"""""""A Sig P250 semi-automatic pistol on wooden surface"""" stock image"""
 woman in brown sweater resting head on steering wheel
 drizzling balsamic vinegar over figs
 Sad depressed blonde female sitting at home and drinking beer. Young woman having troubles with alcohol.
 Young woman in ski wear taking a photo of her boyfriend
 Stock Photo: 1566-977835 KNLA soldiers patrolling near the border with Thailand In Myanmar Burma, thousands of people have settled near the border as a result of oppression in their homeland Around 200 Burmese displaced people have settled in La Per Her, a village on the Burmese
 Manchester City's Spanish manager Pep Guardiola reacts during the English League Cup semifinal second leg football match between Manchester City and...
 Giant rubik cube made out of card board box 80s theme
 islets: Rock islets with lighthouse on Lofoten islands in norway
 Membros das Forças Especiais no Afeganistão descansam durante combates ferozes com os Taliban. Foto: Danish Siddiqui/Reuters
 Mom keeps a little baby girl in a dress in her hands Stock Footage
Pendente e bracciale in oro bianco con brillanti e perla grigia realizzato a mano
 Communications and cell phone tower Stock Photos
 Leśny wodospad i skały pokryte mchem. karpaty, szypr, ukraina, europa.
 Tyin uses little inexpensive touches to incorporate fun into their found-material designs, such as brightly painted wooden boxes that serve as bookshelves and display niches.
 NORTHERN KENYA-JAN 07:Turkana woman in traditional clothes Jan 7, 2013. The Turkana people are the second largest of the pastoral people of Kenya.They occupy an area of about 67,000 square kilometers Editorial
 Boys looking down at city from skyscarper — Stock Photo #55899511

**Exercise aim**
Retype the whole listing exactly.

**Task solution**
"""""""A Sig P250 semi-automatic pistol on wooden surface"""" stock image"""
 woman in brown sweater resting head on steering wheel
 drizzling balsamic vinegar over figs
 Sad depressed blonde female sitting at home and drinking beer. Young woman having troubles with alcohol.
 Young woman in ski wear taking a photo of her boyfriend
 Stock Photo: 1566-977835 KNLA soldiers patrolling near the border with Thailand In Myanmar Burma, thousands of people have settled near the border as a result of oppression in their homeland Around 200 Burmese displaced people have settled in La Per Her, a village on the Burmese
 Manchester City's Spanish manager Pep Guardiola reacts during the English League Cup semifinal second leg football match between Manchester City and...
 Giant rubik cube made out of card board box 80s theme
 islets: Rock islets with lighthouse on Lofoten islands in norway
 Membros das Forças Especiais no Afeganistão descansam durante combates ferozes com os Taliban. Foto: Danish Siddiqui/Reuters
 Mom keeps a little baby girl in a dress in her hands Stock Footage
Pendente e bracciale in oro bianco con brillanti e perla grigia realizzato a mano
 Communications and cell phone tower Stock Photos
 Leśny wodospad i skały pokryte mchem. karpaty, szypr, ukraina, europa.
 Tyin uses little inexpensive touches to incorporate fun into their found-material designs, such as brightly painted wooden boxes that serve as bookshelves and display niches.
 NORTHERN KENYA-JAN 07:Turkana woman in traditional clothes Jan 7, 2013. The Turkana people are the second largest of the pastoral people of Kenya.They occupy an area of about 67,000 square kilometers Editorial
 Boys looking down at city from skyscarper — Stock Photo #55899511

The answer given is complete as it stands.